Creationist arguments

Some websites which seem to be unaware of the scientific data

Fourth, we see the apparent inability of mutations to truly contribute to the origin of new structures. The theory of gene duplication in its present form is unsuitable to account for the origin of new genetic information that is a must for any theory of evolutionary mechanism.

Rebuttals to Common Criticisms of the Book Darwin’s Black Box Robert DiSilvestro, Ph.D. (also found on various other websites)

Rebuttal to criticism # 2. To develop the specialized functions, the duplicated genes still had to evolve structural changes. What drove the changes? In all likelihood, a number of specializations would have had to develop simultaneously to have any value. This brings everything back to the mouse trap analogy. The only refinement is that some parts of the mouse trap would have some structural similarities.

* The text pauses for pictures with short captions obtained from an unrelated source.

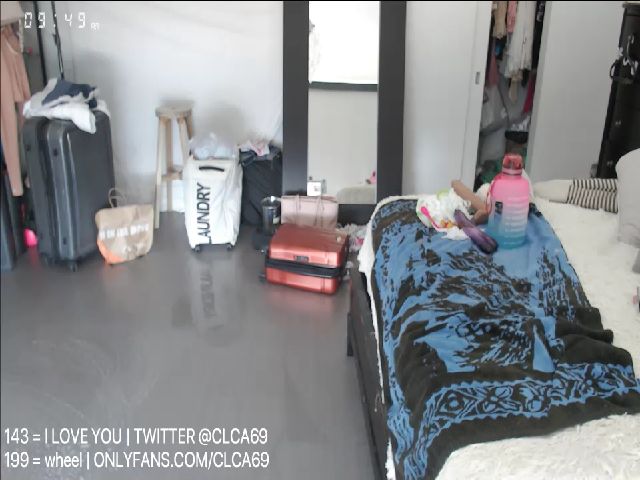 Live sex webcam photo for Christy_Love #260069943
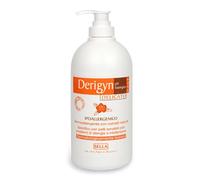 Sella Gel doccia Derigyn Delicato Fast pH fisiologico ipoallergenico 500 ml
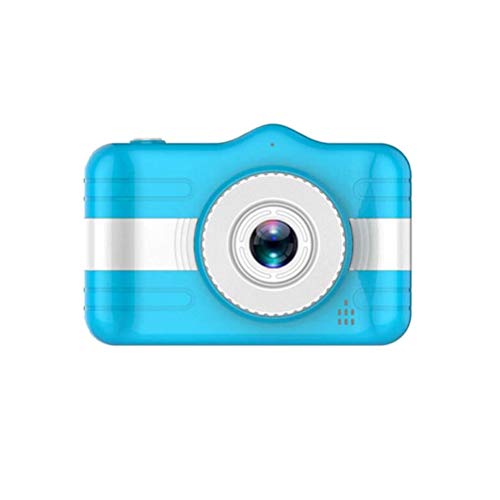 Kinder Kamera HD 20MP Digitalkamera Spielzeug mit 3,5-Zoll-HD-Bildschirm Geschenk für Junge Mädchen zum Neujahrsfest zum Geburtstag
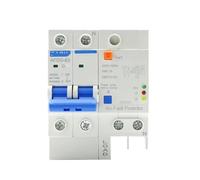 AFDD-63 220V 3P+N Fault Arc Protector Circuit Breaker Short Protection Overload Leakage(16a,1)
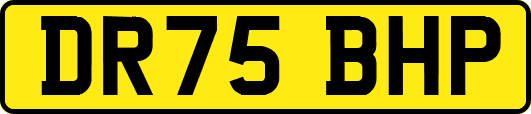 DR75BHP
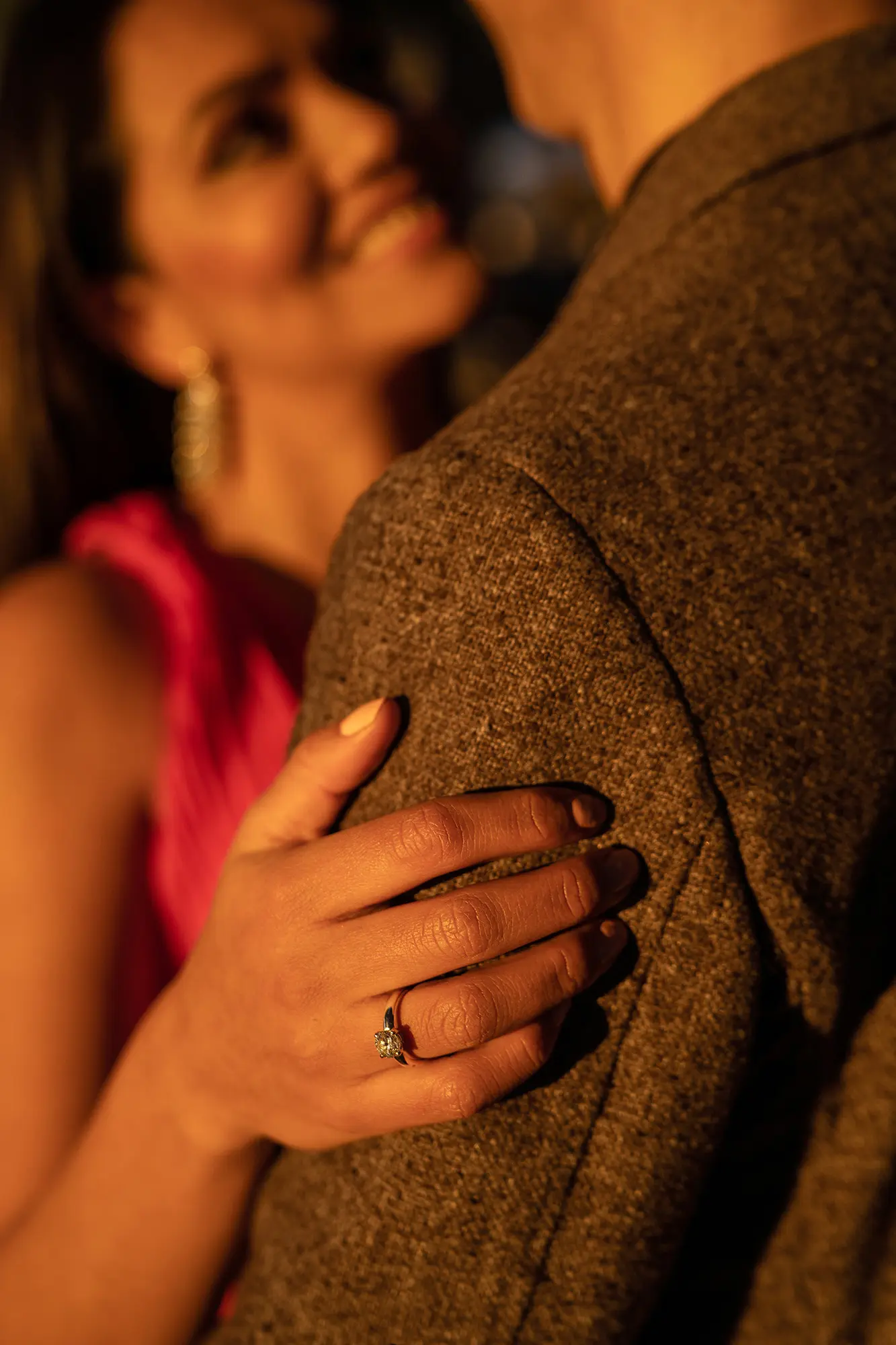 Servizio fotografico san valentino roma 9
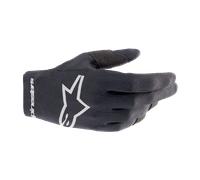 Alpinestars Radar MX Gloves BlackXXL Black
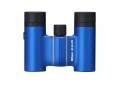 Nikon Fernglas Aculon T02 8x21 Blau, Prismentyp: Dachkant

An additional concern here is the high probability of the evolving genes messing up the original system. This is very likely with an abundance of structurally similar gene products. If one of these gene products becomes nonfunctional, it could get in the way of the function of original gene product. This phenomena is readily observed today. For instance, the chemotherapy drug methotrexate looks like the B-vitamin folacin, but does not work like it. The drug will compete with the real vitamin for binding to functional sites, but will not actually function. This action kills cancer cells.

Another problem with gene duplication is that it doesn’t account for all, or even most, of the complexity in many systems. For example, the complexities of oxygen transport involve many genes which are not structurally similar. This is obvious when one considers anemia, a breakdown in oxygen transport. When I teach nutrition courses, I sometimes ask: how many different mechanisms can cause anemia? There are many causes which involve molecules with little or no overlap in structure.

Di Silvestro’s ‘arguments’ are that not all complexity seems to have arisen through gene duplication but that just seems to be irrelevant since the argument was never that all complexity thus arises. Di Silvestro raised “An additional concern here is the high probability of the evolving genes messing up the original system. “ but provides few references to help understand the relevance of this claim other than a reference to a chemotherapy drug. It should be obvious that natural selection would quickly deal with such cases.